PERIPROCEDURAL AND POSTPROCEDURAL PRECAUTIONS

The literature suggests that all flexible bronchoscopy–associated infections are preventable, stated the authors. They advised that standard infection control precautions be mandated for every procedure and that full barrier—gown, gloves, mask, and eye shields—and needle precautions be required for the bronchoscopist.

In addition, the bronchoscopist should at least use a fit-tested N95 particulate respirator when mycobacterial infection is suspected. A power air-purifying respirator hood is recommended when highly contagious organisms such as the SARS coronavirus are thought to be present.

“There must be compelling indications for bronchoscopy in patients suspected of having highly contagious infections,” the authors emphasized. “When bronchoscopy is to be performed in such patients, it should be performed in a negative pressure-ventilated room, if one is available. These patients should also be required to wear a surgical mask so that the risk of dissemination of airborne infection can be minimized.”

The bronchoscope should be cleaned immediately after use to minimize the potential for infected organic material to either dry or harden on it. “Meticulous cleaning alone achieves a 3.5- to 4-log reduction in the organism load,” the authors pointed out.

Because the flexible bronchoscope comes into contact with mucous membranes but does not normally penetrate sterile tissue, it requires high-level disinfection—the destruction of all vegetative microorganisms, mycobacteria, viruses, and fungal spores but only some bacterial spores—before reuse. Complete sterilization is not necessary.

DRYING AND STORAGE

Proper drying and storage of the flexible bronchoscope is imperative to prevent recontamination of the device after disinfection. “Ideally, the instrument is dried by purging the channel with 70% alcohol and compressed air,” the authors related.

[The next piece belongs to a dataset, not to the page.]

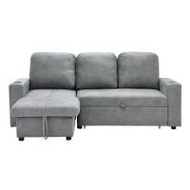 โซฟาเข้ามุมซ้าย SB FURNITURE REINDEER 19242064 สีเทา (1297032)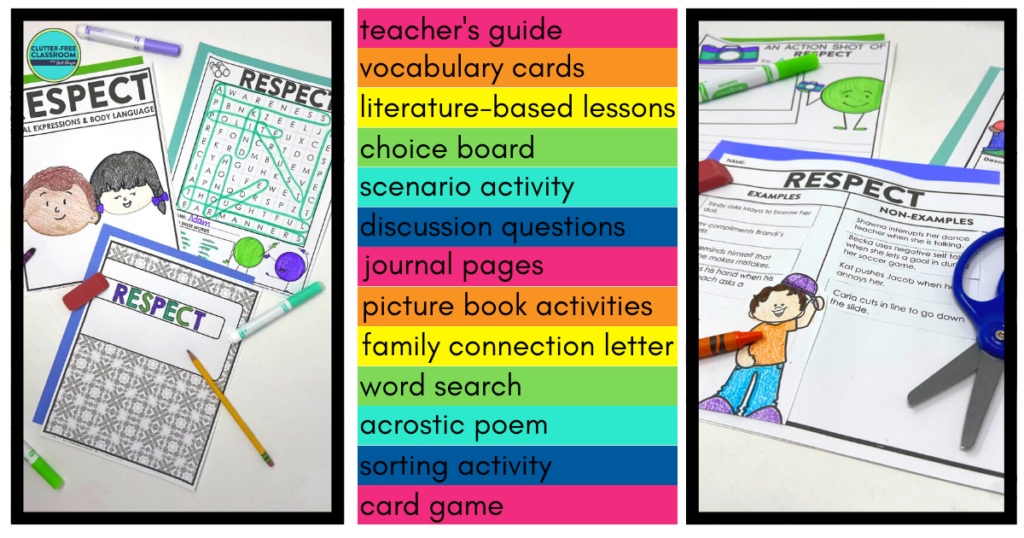 Teaching respect to elementary students in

When stored, the bronchoscope should be hung vertically without the valves in a spacious, well-ventilated cabinet to prevent moisture accumulation; placing a desiccant in the cabinet is an additional measure to avoid moisture buildup. The bronchoscope should not be stored in its carrying case because the case cannot be disinfected. The carrying case is for long-distance transportation only, and the bronchoscope should be disinfected both before it is put into the case and after it is removed.

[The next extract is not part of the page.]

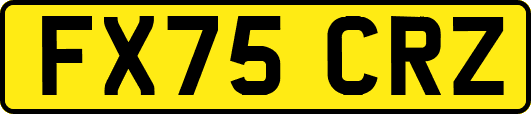 FX75CRZ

NOTIFICATION IN THE EVENT OF INFECTION

If a bronchoscopy–associated infection occurs, the bronchoscopy team must inform their institution’s infection control officer, the bronchoscope manufacturer, the state health department, the FDA Med-Watch program, the CDC, the patient, and the referring physicians. If contamination of the bronchoscope is suspected, the device must immediately be removed from service and the problem must be investigated by culturing the bronchoscope parts, the institution’s tap water, and the disinfection equipment.

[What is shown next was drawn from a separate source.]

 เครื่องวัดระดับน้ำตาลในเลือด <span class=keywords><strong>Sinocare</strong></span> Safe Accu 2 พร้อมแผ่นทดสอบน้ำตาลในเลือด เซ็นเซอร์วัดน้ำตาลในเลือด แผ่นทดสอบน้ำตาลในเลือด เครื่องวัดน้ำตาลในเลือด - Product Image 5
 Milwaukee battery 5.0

“On the basis of this initial assessment, the infection control team and bronchoscopy personnel should proceed as needed to assess and ameliorate any breach in infection control practices,” said the authors. They asserted that the prevention of bronchoscopy–associated infection requires increased vigilance by physicians, assiduous implementation of disinfection protocols, and closer collaboration between bronchoscopy personnel, infection control practitioners, microbiology laboratories, and manufacturers.

—Timothy Begany

Reference
1. Mehta AC, Prakash UBS, Garland R, et al. American College of Chest Physicians and American Association for Bronchoscopy consensus statement: prevention of flexible bronchoscopy-associated infection. Chest. 2005;128:1742-1755.